The meaning of “on annual/semin-annual basis” is different from the periodicity of the cash flows, right? Like the YTM on semi-annual basis (YTM1) for the annual paid coupon is different from the YTM on annual basis (YTM2) for the same annual paid coupon. Cuz YTM servers as the discount rate to make the present value of the sum of the cash flows equals to the current market price. In this case, YTM2 = (1+YTM1 / 2)^2 -1. Am I right?
The spot rates are always quoted in annual terms. It seems all the rates (YTM, Coupon Rates, Forward Rates) are quoted in annual terms just on different time basis. Am I understanding correctly?

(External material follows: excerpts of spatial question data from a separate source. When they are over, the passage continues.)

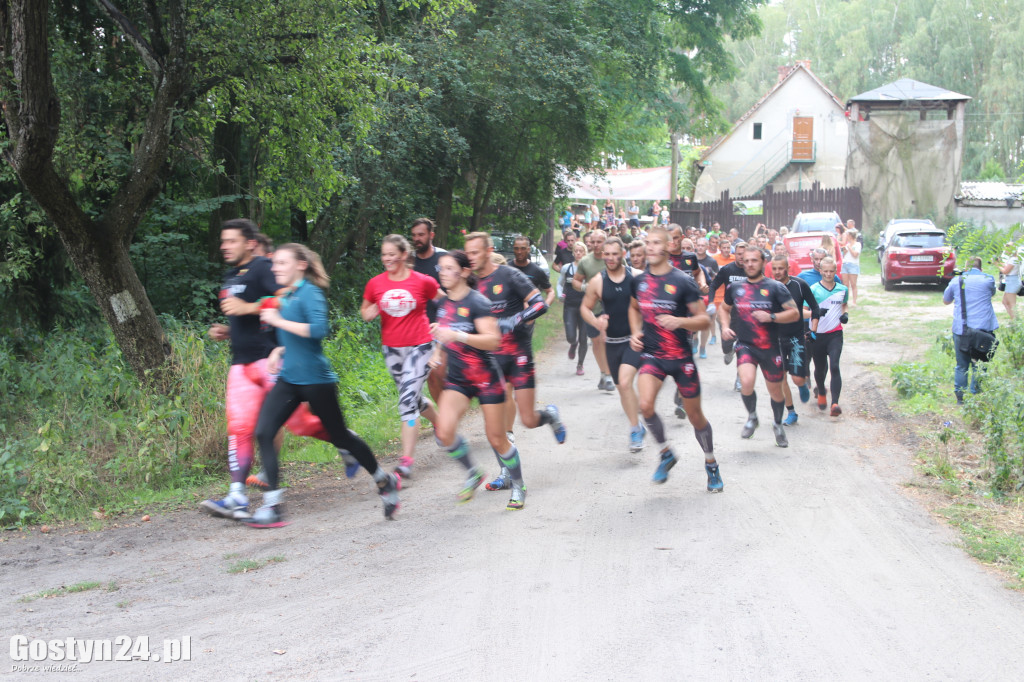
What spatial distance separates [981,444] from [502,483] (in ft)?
16.9

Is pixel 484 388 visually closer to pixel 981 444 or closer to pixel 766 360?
pixel 766 360

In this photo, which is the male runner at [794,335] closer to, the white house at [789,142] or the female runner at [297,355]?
the female runner at [297,355]

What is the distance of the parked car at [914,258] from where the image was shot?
2362cm

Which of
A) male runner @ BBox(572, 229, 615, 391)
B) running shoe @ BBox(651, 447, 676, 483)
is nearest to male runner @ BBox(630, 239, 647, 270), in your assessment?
male runner @ BBox(572, 229, 615, 391)

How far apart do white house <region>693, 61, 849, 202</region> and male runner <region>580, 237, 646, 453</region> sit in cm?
4305

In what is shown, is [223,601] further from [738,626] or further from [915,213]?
[915,213]

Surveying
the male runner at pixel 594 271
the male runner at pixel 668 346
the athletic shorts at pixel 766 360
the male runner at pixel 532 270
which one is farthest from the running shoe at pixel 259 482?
the male runner at pixel 594 271

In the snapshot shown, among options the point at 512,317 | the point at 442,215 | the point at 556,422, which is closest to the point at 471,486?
the point at 556,422

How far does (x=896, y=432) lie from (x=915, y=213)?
34.8 meters

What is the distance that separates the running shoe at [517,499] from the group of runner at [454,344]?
19 millimetres

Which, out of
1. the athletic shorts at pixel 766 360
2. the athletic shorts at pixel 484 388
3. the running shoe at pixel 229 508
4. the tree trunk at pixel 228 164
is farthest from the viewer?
the tree trunk at pixel 228 164

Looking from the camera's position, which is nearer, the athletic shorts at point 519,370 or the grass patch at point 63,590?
the grass patch at point 63,590

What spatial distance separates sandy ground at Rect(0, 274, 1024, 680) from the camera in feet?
14.1

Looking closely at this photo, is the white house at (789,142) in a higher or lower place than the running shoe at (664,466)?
higher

Nope, they are related. As I told in my previous post, the basis of the cash flows will determine the basis of the calculated YTM. If your cash flows are semi-annual, the calculated YTM will be on semi-annual basis. In order to get the annual YTM, just multiply by 2.
Nope. It is not correct to calculate compound interest because coupons are not compounded when paid, they are nominal. We can demonstrate this with a little example:
Suppose a bond with 1,000 face value that pays semi-annual with coupon of 5% and a life of 3 years. The bond is priced at 1,000 (par). We know that par bonds’ YTM is the same as their coupons. So this bond yields 5%.

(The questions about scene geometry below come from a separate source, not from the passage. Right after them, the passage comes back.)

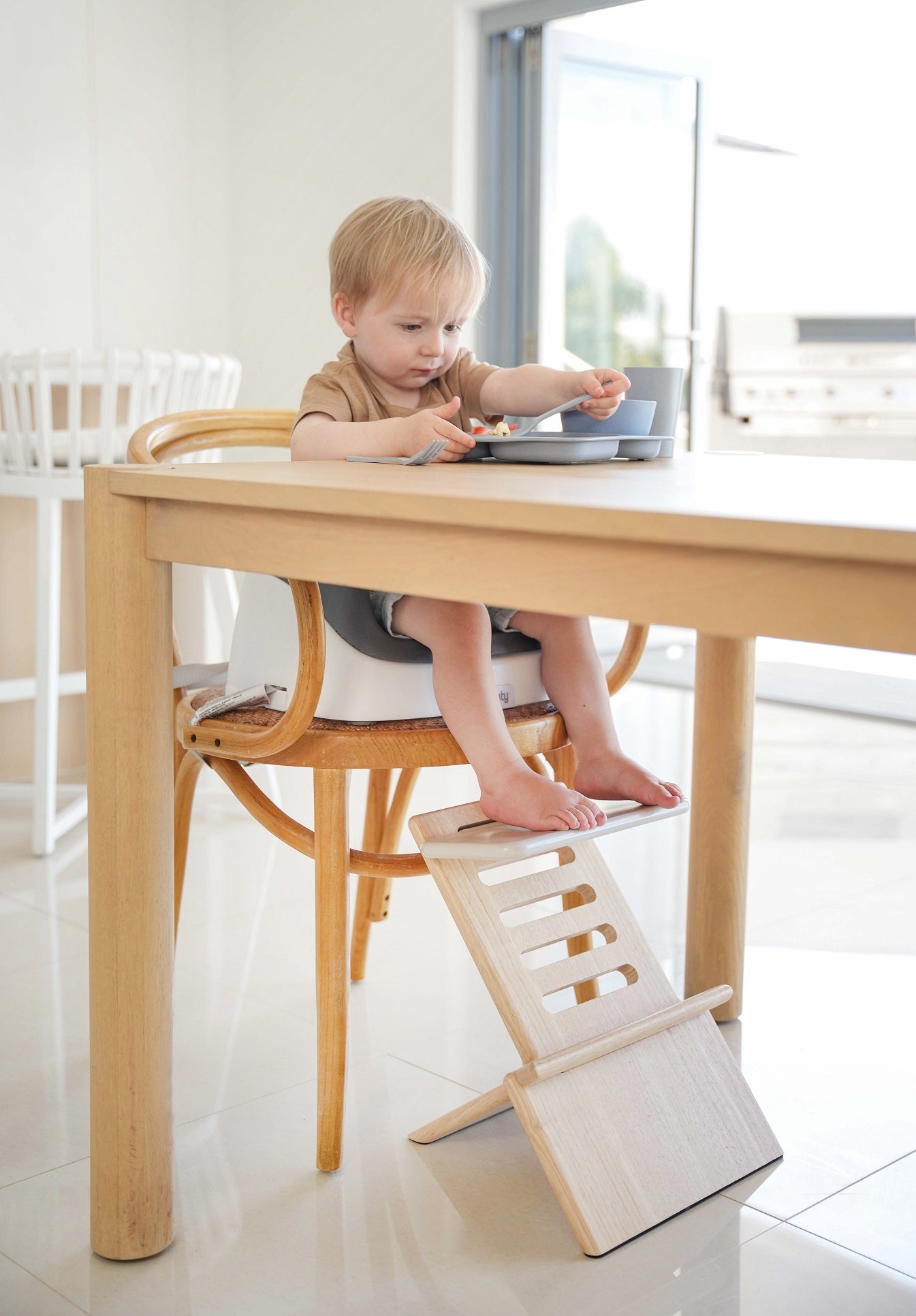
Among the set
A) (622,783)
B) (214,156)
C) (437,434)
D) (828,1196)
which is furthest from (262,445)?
(214,156)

Value the bond cash flows as:
(0) -1,000
(1) 25
(2) 25
(3) 25
(4) 25
(5) 25
(6) 1,025
Solving for the rate that equals the price and the cash flows we get exactly 2.50%. If we need the annual YTM, then just multiply by 2 and get 5.00%.
If we use compound formula, we will get another number: (1+0.025)^2 - 1 = 0.05063 = 5.06% which is incorrect. The YTM is 5%, not 5.06% because semi-annual cash flows does not generate compound interest.

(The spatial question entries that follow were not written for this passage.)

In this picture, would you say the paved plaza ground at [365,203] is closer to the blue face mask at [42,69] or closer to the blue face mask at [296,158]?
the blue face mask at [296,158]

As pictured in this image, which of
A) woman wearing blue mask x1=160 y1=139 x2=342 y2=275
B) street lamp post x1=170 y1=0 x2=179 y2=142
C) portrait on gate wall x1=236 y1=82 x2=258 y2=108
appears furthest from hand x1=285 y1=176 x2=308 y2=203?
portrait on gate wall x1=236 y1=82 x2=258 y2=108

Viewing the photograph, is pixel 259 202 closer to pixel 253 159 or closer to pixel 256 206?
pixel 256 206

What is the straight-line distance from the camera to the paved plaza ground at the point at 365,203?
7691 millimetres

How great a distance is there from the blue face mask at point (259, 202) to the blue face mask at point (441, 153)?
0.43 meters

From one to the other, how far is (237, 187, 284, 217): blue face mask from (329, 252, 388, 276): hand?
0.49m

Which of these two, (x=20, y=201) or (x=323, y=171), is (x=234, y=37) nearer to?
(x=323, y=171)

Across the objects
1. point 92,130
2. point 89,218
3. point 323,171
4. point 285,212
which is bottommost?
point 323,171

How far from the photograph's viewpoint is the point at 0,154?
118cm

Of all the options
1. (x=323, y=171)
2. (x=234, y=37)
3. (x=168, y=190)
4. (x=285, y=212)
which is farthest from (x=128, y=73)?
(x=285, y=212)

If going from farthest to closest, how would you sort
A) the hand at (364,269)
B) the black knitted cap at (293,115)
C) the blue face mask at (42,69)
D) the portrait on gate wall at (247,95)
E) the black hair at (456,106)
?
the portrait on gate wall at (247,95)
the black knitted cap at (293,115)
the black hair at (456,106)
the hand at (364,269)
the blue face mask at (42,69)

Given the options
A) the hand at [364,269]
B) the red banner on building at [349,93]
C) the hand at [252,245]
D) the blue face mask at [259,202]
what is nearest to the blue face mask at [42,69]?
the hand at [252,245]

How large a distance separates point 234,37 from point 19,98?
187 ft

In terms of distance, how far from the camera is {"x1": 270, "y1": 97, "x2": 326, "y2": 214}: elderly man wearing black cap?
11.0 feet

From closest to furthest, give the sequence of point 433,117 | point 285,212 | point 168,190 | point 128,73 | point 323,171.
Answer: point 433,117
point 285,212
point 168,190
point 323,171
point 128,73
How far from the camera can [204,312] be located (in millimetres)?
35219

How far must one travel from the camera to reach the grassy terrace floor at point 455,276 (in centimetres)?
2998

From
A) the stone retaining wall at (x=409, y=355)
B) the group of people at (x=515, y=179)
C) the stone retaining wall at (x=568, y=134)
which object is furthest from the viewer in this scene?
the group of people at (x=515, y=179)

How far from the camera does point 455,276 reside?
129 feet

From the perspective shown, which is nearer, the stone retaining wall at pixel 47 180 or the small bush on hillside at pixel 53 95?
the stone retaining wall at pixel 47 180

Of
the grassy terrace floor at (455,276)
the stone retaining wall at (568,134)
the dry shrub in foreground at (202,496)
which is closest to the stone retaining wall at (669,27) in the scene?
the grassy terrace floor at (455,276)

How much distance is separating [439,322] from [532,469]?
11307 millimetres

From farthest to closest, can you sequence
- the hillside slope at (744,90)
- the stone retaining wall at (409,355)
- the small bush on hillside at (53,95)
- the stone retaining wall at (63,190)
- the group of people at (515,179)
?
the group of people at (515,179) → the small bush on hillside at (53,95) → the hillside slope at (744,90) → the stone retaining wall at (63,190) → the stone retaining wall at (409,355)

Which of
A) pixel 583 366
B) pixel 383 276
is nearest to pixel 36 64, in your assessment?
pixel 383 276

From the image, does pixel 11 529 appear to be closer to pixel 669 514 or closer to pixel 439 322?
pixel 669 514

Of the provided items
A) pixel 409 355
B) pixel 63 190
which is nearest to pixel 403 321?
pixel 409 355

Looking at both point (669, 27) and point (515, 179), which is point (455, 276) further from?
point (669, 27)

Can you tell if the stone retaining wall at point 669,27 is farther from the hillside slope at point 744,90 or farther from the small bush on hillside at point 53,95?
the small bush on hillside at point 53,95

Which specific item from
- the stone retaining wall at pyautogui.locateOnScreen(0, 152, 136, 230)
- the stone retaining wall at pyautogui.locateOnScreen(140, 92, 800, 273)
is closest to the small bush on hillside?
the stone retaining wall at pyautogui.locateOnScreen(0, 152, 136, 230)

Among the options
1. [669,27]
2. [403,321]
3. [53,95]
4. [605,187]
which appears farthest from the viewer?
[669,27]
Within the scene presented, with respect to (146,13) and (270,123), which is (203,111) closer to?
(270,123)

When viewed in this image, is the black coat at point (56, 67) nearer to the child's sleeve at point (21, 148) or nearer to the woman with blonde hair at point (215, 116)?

Correct!, the convention is that all rates are on annual terms or annualized. We start from there when another time frame is needed.
Yes, thanks for pointing out that the YTM time basis is related with the payment periodicity.
I understand that YTM on semi-annual basis for the semi-annual paid bond is using the period discount rate to multiple 2. In your example, it would be 2.5% * 2 = 5%. But in my pervious post, I was thinking to calculate YTM on annual basis for the semi-annual paid bond. I think 5.06% in your example, should be the answer for the YTM on annual basis. Cuz if I need to convert YTM on annual basis to the semi-annual basis, I would do (1 + 5.06%)^1/2 - 1 = 2.5% * 2 = 5%.
This logic makes sense to me now. Am I following the correct lead?
Yes, thanks for pointing out that the YTM time basis is related with the payment periodicity.
I understand that YTM on semi-annual basis for the semi-annual paid bond is using the period discount rate to multiple 2. In your example, it would be 2.5% * 2 = 5%. But in my pervious post, I was thinking to calculate YTM on annual basis for the semi-annual paid bond. I think 5.06% in your example, should be the answer for the YTM on annual basis. Cuz if I need to convert YTM on annual basis to the semi-annual basis, I would do (1 + 5.06%)^1/2 - 1 = 2.5% * 2 = 5%.
This logic makes sense to me now. Am I following the correct lead?